The Best 18 Salami Jokes

Following is our collection of funny Salami jokes. There are some salami provolone jokes no one knows (to tell your friends) and to make you laugh out loud.

Take your time to read those puns and riddles where you ask a question with answers, or where the setup is the punchline. We hope you will find these salami salvador puns funny enough to tell and make people laugh.

Top 10 Funniest Salami Jokes and Puns

A salami goes to the doctor. The doctor tells him "Sorry, I can't help you, ..."

"... you're already cured."

The Good Old Days!

Grandpa was always going on about the good old days, and the lower cost of living, in particular to his grandson.

"When I was a kid, my mom could send me to the store, and I'd get a salami, two pints of milk, 6 oranges, 2 loaves o' bread, a magazine, and some new blue jeans... all for a dollar!!

"Grandson, "You can't DO that anymore..... they got those darn video cameras everywhere you look." 

Where do South Africans buy their pastrami and salami?

At the Nelson Mandeli.

I decided to go vegan after visiting the meat production factory.

The livestock conditions were appalling.
The process involving production of Meatballs and Salami was bad.
But wait till you see the one of German sausage. It was the wurst.

Edit : Sweden has already decided to bring in regulations.
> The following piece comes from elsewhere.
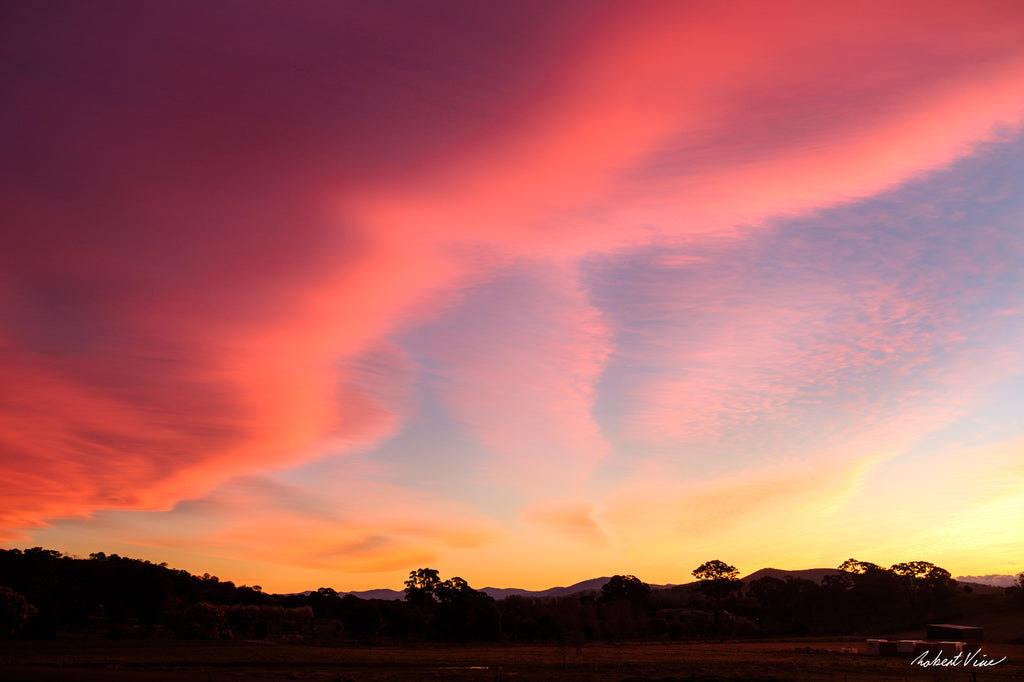 Limited edition framed art print of a dramatic pink and orange sunset sky over Royalla near Canberra, photographed by Robert Vine.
I'd say they are ahead of the korv.

This happened at the Deli counter today...real life joke

Me (at the deli counter): I'd like some salami please, about a pound, sliced thin?

DeliGirl: Genoa salami?

Me: Yeah, I know a couple.

I was addicted to lunch meats, but I quit cold turkey.

I'm still hooked on salami and roast beef though.

I ate my brother's salami sandwich instead of my pepperoni.

Whoops, wrong sub.

Salami joke, I ate my brother's salami sandwich instead of my pepperoni.

This sub is the best.

It has salami, pepperoni, lettuce, black olives, green peppers, provolone cheese, and oil. 10/10

A woman goes to the grocery store

A woman goes to the grocery store. It's a regular Saturday afternoon. At the end of the shopping she is going to the cashier. She puts following items on the conveyor belt: pepper, cucumber, salami, ham, cheese and Oreos. The cashier does his job and scanns the items and then asks: "madam, are you single?". The woman is confused and asks: "yes, how do you know?". The cashier replies: "because you are ugly af."

Boy was I confused when I tried Grindr.

I was looking for sandwiches but all I found was a lot of salami.

What do The Police (the band) order from the deli?




You can explore salami slab reddit one liners, including funnies and gags. Read them and you will understand what jokes are funny? Those of you who have teens can tell them clean salami slice dad jokes. There are also salami puns for kids, 5 year olds, boys and girls.

I've just tried some of the Elvis Costello's new mediterranean sausages.

They were wonderful.
I think olive salami is here to stay.

What makes a salami excited?

When the ham is cured!

I asked for a few slices of salami at the grocery store.

Since there was only a small piece of salami left, I added: "Without fingertips, please."

As a good deed, I carried an old lady's groceries home today.

The salami was good, but I didn't like the instant soups.

What do Salami and Appalachians have in common?

They're both usually inbred.

Salami joke, What do Salami and Appalachians have in common?

What do you call a Somali Islamist?

A Salami.

What did the gay Muslim say?

Ah, salami, me like 'em.

Just think that there are jokes based on truth that can bring down governments, or jokes which make girl laugh. Many of the salami hoagie puns are supposed to be funny, but some can be offensive. When jokes go too far, we try to silence them and it will be great if you give us feedback every time when a joke become inappropriate.

We suggest to use only working salami sandwich piadas for adults and blagues for friends. Some of the dirty witze and dark jokes are funny, but use them with caution in real life. Try to remember funny jokes you've never heard to tell your friends and will make you laugh.